Ive done some reading, maybe i havent read enough. 
But i cant figure out what i need to buy when it comes to the dry stuff.

Im wanting to buy from this place here - 
http://www.bobstropicalplants.com/store/catalog/index.php?cPath=41

Im currently dosing Seachem ferts which consist of, Potassium, Comprehensive, Excel and Iron. 
Im having terrific results.

Any suggestions?

Thank you!


----------



## Tex Gal (Nov 1, 2007)

I like this one. It's what I use. I get it from a different source. I dry dose. I use EI method as I have difficult nutrient hog plants. Dry dosing is easy and cheap. I never mix them to liquids.

CSM+B NKP Iron Chelate Combo Pack Shipping Included 

If you are having good results why switch. You must be getting your macros from some source. Is it your tap water?


----------



## Z400 (Mar 24, 2010)

Not sure where my Macros come from. 

Want to switch due to cost. 
Im about out of all my Seachem stuff and i do not plan on buying more besides more 500ml bottles of Excel.

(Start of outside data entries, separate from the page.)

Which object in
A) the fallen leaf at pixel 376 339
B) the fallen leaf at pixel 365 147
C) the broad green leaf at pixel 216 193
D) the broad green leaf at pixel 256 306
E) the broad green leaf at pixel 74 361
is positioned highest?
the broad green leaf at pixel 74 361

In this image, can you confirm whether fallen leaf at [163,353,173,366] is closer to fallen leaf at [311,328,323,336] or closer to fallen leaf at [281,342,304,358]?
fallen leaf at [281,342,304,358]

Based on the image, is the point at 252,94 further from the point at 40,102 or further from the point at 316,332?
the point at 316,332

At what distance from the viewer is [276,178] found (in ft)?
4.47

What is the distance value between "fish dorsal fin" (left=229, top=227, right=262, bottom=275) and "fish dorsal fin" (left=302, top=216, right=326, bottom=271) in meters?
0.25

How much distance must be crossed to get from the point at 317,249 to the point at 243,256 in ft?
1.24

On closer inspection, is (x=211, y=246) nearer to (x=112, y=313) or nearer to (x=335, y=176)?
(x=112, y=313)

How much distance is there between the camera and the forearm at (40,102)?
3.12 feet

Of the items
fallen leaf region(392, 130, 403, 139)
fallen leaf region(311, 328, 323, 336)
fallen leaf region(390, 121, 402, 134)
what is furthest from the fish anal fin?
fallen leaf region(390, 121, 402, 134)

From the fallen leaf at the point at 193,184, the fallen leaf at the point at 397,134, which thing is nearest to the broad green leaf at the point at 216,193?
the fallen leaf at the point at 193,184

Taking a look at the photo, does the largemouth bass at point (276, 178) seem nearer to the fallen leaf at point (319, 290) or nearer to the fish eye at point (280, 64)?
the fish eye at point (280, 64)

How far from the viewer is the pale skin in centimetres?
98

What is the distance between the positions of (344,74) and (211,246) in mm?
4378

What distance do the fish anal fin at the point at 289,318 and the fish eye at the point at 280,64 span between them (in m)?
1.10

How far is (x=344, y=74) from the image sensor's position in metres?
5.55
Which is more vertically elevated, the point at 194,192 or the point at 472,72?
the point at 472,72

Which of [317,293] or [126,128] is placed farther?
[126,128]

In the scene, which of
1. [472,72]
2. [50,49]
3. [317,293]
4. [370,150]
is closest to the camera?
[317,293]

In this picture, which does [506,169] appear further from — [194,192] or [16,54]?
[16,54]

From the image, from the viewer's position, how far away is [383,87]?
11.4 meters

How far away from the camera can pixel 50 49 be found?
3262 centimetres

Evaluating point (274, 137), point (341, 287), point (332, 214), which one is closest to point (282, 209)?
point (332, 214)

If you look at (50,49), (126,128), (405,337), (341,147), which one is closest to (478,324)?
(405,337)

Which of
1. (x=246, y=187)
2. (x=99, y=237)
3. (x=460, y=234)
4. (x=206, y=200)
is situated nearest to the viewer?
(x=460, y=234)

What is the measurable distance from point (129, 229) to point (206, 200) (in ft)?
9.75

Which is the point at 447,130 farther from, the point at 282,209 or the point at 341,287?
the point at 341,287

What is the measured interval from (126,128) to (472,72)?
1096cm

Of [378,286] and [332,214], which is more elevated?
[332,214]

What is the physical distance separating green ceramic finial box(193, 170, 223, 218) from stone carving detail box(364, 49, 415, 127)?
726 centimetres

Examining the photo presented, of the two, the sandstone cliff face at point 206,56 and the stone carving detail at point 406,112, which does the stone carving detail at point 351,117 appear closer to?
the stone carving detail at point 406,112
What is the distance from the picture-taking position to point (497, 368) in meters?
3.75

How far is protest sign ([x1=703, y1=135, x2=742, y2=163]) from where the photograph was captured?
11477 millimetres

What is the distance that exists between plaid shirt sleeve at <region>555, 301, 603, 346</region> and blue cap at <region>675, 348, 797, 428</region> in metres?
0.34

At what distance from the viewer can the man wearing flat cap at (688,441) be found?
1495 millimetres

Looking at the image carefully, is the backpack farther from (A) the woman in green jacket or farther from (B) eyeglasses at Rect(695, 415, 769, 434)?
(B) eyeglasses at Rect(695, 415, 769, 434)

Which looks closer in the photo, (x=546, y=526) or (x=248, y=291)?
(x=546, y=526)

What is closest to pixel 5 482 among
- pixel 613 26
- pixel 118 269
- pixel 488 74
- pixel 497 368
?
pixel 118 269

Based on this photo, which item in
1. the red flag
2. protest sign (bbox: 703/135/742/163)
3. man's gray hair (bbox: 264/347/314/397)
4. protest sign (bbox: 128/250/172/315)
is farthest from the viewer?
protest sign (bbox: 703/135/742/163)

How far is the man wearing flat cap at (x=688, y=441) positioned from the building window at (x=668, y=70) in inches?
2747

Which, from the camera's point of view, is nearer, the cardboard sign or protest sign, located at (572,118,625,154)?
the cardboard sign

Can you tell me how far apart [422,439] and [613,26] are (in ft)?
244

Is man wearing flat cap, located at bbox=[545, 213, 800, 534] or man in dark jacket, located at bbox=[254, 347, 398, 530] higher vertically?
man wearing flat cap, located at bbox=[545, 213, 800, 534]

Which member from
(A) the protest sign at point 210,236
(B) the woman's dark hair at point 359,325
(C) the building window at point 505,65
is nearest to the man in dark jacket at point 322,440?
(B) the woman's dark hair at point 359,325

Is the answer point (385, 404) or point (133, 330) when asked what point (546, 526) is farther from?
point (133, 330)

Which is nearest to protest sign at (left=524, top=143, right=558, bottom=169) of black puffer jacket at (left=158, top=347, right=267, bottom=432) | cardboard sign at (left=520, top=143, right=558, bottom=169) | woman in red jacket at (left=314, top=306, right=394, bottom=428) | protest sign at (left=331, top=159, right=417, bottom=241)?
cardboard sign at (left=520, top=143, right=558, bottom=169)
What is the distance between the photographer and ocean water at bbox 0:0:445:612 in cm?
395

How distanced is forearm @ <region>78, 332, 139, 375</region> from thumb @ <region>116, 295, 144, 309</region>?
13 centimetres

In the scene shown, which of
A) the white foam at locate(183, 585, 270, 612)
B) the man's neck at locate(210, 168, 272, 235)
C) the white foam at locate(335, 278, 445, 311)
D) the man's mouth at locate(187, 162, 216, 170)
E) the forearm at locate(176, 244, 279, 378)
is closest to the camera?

With what you use, is there anything i could add to it to enhance it any? 
Also, how much are you dosing per gallon? Or what do you dose to your tank and what size is your tank? 

Thanks for the help


----------



## Tex Gal (Nov 1, 2007)

I use the combo from Greenleafaquariums.com. Orlando added a little more Boron in my trace minerals for me, as I was getting twisted leaf growth.
Micros/ trace minerals -
Plantex CSM + B - 1 / 2 Pound
Macros -
Potassium Nitrate (KNO3) - 1 Pound
Mono Potassium Phosphate (KH2PO4) - 1 / 2 Pound
Potassium Sulfate (K2SO4) - 1 Pound
And I add on the day I dose traces:
Iron Chelate 11% DPTA (Diethylenetriaminepentaacetic acid) Chelating Agent

In different tanks I dose different amounts. The most massive dosing goes in my 95G tank. I have very high light and fast growing stems in there. As the plant mass increases I increase my dosing to heaping rounded spoonfuls. Currently I dose the following. 

MWF - Macros: 
KNO3 - 2 tsp
KH2PO4 - 1 tsp
K2SO4 - 1 tsp

TTHS- Micros
CSM+B - 1 tsp
Iron Chelate 1/3 tsp.

SUNDAY - 50% water change.

If I dose less than this I will get Cyno from lack of Nitrates, or plant melt from starving them. I have many difficult plants and they are great indicators for lack of nutients.


----------



## Z400 (Mar 24, 2010)

And you just pour the powder straight into the tank from your spoon? 



Your helping me a bunch!


----------



## niko (Jan 28, 2004)

Even if Tex Gal does not pour the dry powders in her tank using spoons I do not see why you can't do it. Many people do it. It's the best way to run a planted tank that we have figured out - feed them a lot and change the water a lot. Your tank will be beautiful!

If algae ever shows up all you have to do is to ask for advice how to adjust your fertilization. There are plenty of helpful people with experience that will be glad to help.

Enjoy!

--Nikolay


----------



## Tex Gal (Nov 1, 2007)

Yes, I do use spoons.


----------



## Newt (Apr 1, 2004)

I just used Bob's and I highly recommend them.


----------



## Z400 (Mar 24, 2010)

Ive got ferts on the way!


----------



## Z400 (Mar 24, 2010)

Dont think i'll be ordering from Bob's EVER again.


----------



## Newt (Apr 1, 2004)

Z400 said:


> Dont think i'll be ordering from Bob's EVER again.


Why?


----------



## Z400 (Mar 24, 2010)

Ordered on the 4th, package was sent out on the 10th. 

No email response. 
Confirmation number is dead.


----------



## Newt (Apr 1, 2004)

The Site does specify they only ship on Sat, Mon and Tues. Did you email them? I got an auto shipping confirmation.

If you want to pay 25 to 50% more for your ferts JUST to get them shipped out the day or day after you order, then use someone else. I used to order from one of those places who charges as much for shipping as they do for the overpriced ferts (you know the place)and I got product that was so bad I couldnt use it in my tank. He even tried to convince me nothing was wrong with the ferts. GH Booster that wouldnt dissolve and the KNO3 stunk really bad and it caused me to almost loose half my plants and created algae issues I no longer have just 2 week after switching to Bob's ferts. Unless Rex returns to good health I'll be using Bob's.


----------